I did go to the doctor last week and my heartbeat and blood pressure
all read normal. i'm kind of a hypocondriac so please helpme out.
You should be just fine with moderate exercise and proper warm-up and stretching beforehand. Keep yourself well-hydrated throughout the day, exercising or not. Dont try anything extra strenuous without talking to your doctor first. And remember not to get overheated!
I take 20mg adderall each day and am following a mild-to-moderate exercise regime as suggested by my doctor. I always stay well-hydrated and I slow down when I feel as though I am getting overheated (pre-menopausal).
I'm 39 and have been taking adderrall dr 30 mg for more than 5 years now. I take mine after breakfast in the morning. I have never had issues when I exercise but every person reacts to medications differently.

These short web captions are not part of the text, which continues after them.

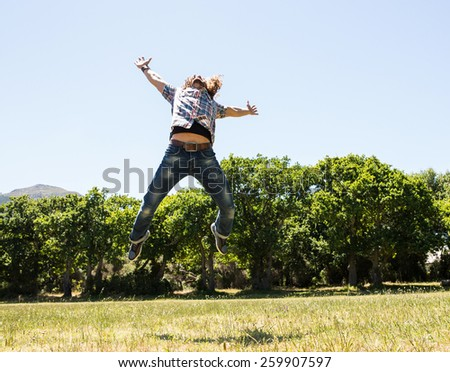 Young man feeling free in the park on a summers day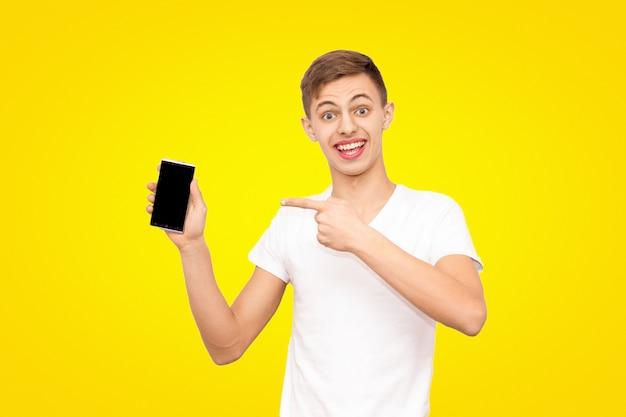 De man in het witte t-shirt adverteert de telefoon geïsoleerd op een gele achtergrond Premium Foto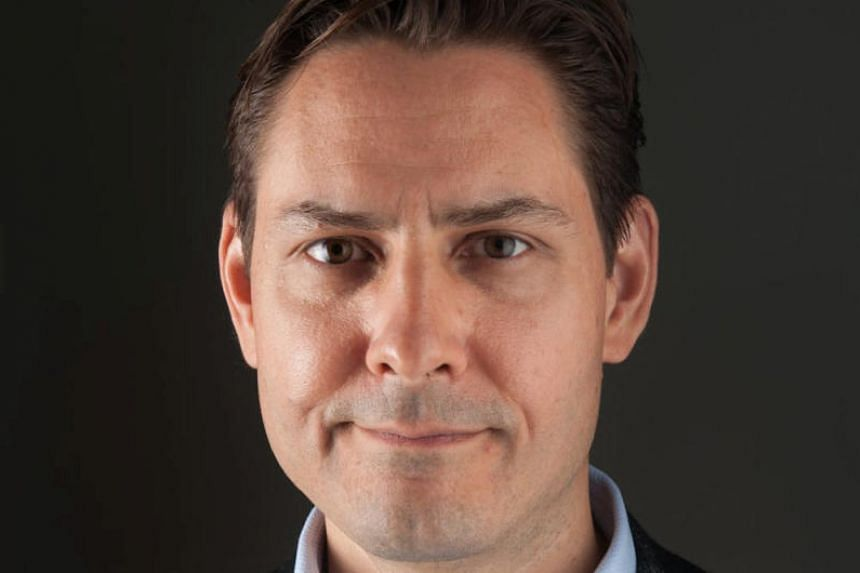"""China said Michael Kovrig had often entered the country using an ordinary passport and business visas, """"stealing and spying on sensitive Chinese information and intelligence via a contact in China""""."""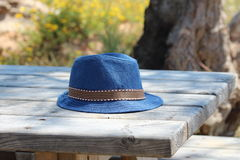 Blue hat on the woody table. Blue hat fedora with striped orange, white, brown, black tape or ribbon on the woody table under a tree shadow on sunny summer day royalty free stock photos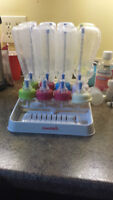 baby bottles and drying rack for sale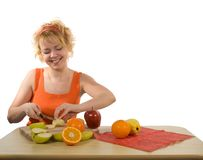 Young mother preparing fruit salad. Young blond, happy and healthy looking woman preparing fruit salad (isolated, with copy space stock photos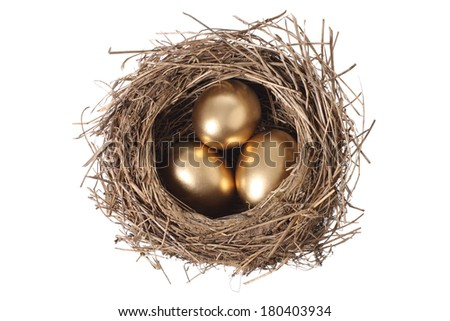 Bird's nest with three golden eggs, cut out on white background - stock photo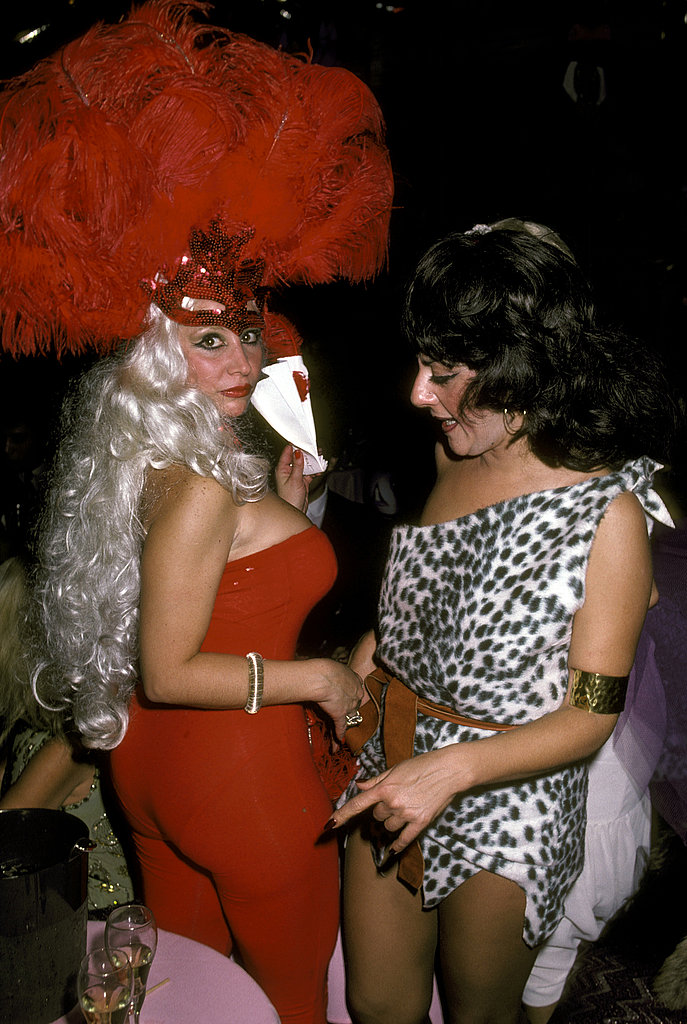 Two ladies don big and bold costumes at Régine's Halloween party in 1981.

Make sure you have food in your body and take as prescribed. Your dr. Or local pharmacist should be able to tell you if you are worried. When you fill you script you get a print out of information about that medication and what to expect if you have allergic reaction, medication interactions, food interactions, etc. if your exercising maybe just every few minutes ou could check your heart rate. If rises to fast then you know its time to rest and you will know your limits. You may just need to let your body adjust to medication also for a few weeks.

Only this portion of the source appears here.